Son, Ambulance chronology
|  | Oh Holy Fools: The Music of Son, Ambulance & Bright Eyes (2001) | Euphemystic (2001) |

Bright Eyes chronology
| Don't Be Frightened of Turning the Page (2000) | Oh Holy Fools: The Music of Son, Ambulance & Bright Eyes (2001) | There Is No Beginning to the Story (2002) |

= Oh Holy Fools: The Music of Son, Ambulance & Bright Eyes =

Oh Holy Fools: The Music of Son, Ambulance & Bright Eyes is a split EP by Son, Ambulance and Bright Eyes, released in 2001 by Saddle Creek Records.
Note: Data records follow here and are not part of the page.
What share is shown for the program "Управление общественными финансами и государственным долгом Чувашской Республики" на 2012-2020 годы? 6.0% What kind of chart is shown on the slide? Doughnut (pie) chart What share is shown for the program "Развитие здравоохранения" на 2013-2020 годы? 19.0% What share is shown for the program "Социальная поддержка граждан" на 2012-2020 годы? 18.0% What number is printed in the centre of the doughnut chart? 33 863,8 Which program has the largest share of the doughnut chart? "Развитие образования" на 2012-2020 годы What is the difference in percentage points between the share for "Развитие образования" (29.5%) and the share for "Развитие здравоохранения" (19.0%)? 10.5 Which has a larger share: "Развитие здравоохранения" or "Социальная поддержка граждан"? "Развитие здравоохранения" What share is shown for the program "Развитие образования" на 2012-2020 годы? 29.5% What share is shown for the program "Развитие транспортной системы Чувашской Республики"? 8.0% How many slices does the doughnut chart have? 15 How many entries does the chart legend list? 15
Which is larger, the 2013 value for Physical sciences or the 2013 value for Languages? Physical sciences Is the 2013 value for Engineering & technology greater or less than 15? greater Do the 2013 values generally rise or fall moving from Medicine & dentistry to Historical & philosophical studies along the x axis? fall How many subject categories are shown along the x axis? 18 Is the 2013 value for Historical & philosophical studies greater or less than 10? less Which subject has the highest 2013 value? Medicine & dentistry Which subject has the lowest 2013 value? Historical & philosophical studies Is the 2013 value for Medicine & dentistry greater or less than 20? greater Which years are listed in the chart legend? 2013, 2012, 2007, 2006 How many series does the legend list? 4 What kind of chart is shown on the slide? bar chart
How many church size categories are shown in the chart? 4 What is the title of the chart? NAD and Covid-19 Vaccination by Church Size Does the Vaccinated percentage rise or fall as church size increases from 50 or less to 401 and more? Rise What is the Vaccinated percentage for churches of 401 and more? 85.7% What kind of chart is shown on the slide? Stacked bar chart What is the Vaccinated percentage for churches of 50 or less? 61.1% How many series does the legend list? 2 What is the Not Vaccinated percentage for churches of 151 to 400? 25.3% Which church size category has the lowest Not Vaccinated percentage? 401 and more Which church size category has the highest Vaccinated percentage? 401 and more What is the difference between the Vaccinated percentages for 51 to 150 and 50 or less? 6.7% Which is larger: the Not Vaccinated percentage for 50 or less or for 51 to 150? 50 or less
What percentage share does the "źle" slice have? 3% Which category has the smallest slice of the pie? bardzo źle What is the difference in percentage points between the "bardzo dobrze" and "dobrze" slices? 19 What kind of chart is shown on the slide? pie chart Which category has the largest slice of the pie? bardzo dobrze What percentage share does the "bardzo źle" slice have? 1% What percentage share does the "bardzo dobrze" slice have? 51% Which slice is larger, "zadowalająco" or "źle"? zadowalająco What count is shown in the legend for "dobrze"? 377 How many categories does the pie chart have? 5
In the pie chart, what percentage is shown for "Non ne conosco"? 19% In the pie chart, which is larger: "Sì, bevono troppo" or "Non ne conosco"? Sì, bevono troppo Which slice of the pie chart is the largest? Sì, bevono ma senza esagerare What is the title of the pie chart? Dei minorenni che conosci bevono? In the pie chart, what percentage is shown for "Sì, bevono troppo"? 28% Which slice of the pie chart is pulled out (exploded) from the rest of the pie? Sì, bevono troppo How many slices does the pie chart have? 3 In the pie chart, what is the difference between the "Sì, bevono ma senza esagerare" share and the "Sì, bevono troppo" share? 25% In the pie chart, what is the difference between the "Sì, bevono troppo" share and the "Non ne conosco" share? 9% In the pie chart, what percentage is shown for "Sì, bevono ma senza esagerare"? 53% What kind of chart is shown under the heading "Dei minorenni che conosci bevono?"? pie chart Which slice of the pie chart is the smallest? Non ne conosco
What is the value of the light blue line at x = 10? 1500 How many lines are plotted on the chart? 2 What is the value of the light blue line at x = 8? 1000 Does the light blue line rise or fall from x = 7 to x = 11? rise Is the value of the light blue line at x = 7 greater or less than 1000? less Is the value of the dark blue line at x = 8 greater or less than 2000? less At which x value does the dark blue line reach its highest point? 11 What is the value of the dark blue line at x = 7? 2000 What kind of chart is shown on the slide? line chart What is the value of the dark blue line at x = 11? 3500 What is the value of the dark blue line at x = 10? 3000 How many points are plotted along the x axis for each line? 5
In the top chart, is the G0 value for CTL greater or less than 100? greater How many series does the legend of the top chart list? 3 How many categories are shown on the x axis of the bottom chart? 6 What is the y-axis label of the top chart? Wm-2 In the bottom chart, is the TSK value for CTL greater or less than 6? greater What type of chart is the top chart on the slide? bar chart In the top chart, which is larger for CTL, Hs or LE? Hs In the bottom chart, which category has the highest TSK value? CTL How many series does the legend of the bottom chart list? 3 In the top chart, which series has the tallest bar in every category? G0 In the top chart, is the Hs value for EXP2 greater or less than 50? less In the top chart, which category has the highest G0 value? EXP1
All of the songs by Bright Eyes on the EP can also be found on their EP Don't Be Frightened of Turning the Page.

This album is the 34th release of Saddle Creek Records.

==Track listing==

Side one
| No. | Title | Writer(s) | Artist(s) | Length |
|---|---|---|---|---|
| 1. | "Brown Park" | Joe Knapp | Son, Ambulance | 5:47 |
| 2. | "Going for the Gold" | Conor Oberst | Bright Eyes | 5:07 |
| 3. | "The Invention of Beauty" | Joe Knapp | Son, Ambulance | 3:32 |
| 4. | "Oh, You Are the Roots That Sleep Beneath My Feet and Hold the Earth in Place" | Conor Oberst | Bright Eyes | 3:10 |
| 5. | "On the Concourse" | Joe Knapp | Son, Ambulance | 5:33 |
| 6. | "No Lies, Just Love" | Conor Oberst | Bright Eyes | 5:58 |
| 7. | "Kaite Come True" | Joe Knapp | Son, Ambulance | 6:46 |
| 8. | "Kathy with a K's Song" | Conor Oberst | Bright Eyes | 4:39 |
| Total length: |  |  |  | 40:32 |

==Reception==
In a review of the EP, Will Hermes of Spin wrote that Son, Amulance's Joe Knapp and Bright Eyes' Conor Oberst combine "their indiepop sensitivity with a passive-aggressiveness even rap-rockers might appreciate", adding: "Oberst shines brightest [...] But the two yin-yang nicely".